The size of your inventory will obviously be determined by whether you let a furnished or unfurnished property. However, don’t be fooled into thinking that just because you let an unfurnished property you won’t have to spend long creating your inventory.
If you are letting a furnished property – as most landlords do – then before you buy your furniture and white goods, you need to consider that everything will be an investment, and therefore you should note down the prices when you come to making your purchases. Not only will this help when creating your inventory, but it will also give you an idea of what rent you need to charge in order to make a profit.
Help your tenants
If you live far away from your property or you have a large portfolio, you may find it difficult to visit and conduct an inventory when your tenants first move in. This can lead to problems, as tenants aren’t always sure what needs to go on an inventory and so can miss out some important points, which could lead to them later claiming that there were issues with the property all along, such as damp or a broken piece of furniture.
To alleviate this problem, why not create an inventory form that has a section for each room and tick boxes that lets the tenant decide the quality of each piece of furniture?
You can also add in a notes section so they can add anything else they are worried about or even just ask questions that you can help with once you receive the form.
If you have the time to visit your property and do an inspection before your tenants move in, then this could be a great way of preventing any problems arising in the future.
Make sure you are really thorough when it comes to the state of your property, and no matter how busy you are, try to never use the term “it will do”, as this is just asking for trouble.
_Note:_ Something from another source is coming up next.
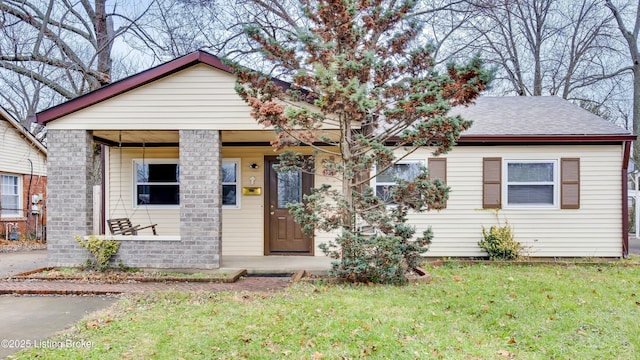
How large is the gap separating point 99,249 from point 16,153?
10913 millimetres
What may ‘do’ for now will certainly come round and cause a problem in the future, and if it is something important such as damp on the walls or rusty pipes, then leaving it to get worse could cause a huge issue.
The best thing to do is to call your landlord insurance provider and arrange for them to deal with any damages or faults as soon as you notice them.
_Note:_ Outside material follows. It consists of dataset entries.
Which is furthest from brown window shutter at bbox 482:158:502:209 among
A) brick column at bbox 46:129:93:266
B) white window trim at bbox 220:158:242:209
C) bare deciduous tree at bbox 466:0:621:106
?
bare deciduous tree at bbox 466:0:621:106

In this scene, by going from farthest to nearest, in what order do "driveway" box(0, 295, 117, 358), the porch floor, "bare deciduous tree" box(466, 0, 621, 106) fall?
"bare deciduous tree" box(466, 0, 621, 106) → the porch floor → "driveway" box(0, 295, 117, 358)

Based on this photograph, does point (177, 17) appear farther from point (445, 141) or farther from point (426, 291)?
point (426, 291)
Don’t forget to make a note of all the changes on the inventory too so your tenants can see how well you look after your properties.
One of the great things about inventories is that they can come in extremely handy if there is an argument between you and your tenants about damages to your property.
As a landlord, you need to expect that your houses will experience wear and tear and that eventually things will break or become damaged.
However, the great thing about an inventory is that it can remind you of the state of a piece of furniture or your property before you tenants moved in, and so if it was brand new and broke in two months, you can claim this was from neglect and not age.
In order to make sure you can go to your inventories during matters such as these it is imperative that both you and your tenants sign the forms and keep a copy each, especially if matters dissolve into a legal dispute.
Your inventory not only protects your properties, but also your goods, your money, and your time, as it can eliminate the need for long-winded arguments.
So make sure you make as much of an effort with them as your tenancy agreements and you will not have to worry about problems in the future.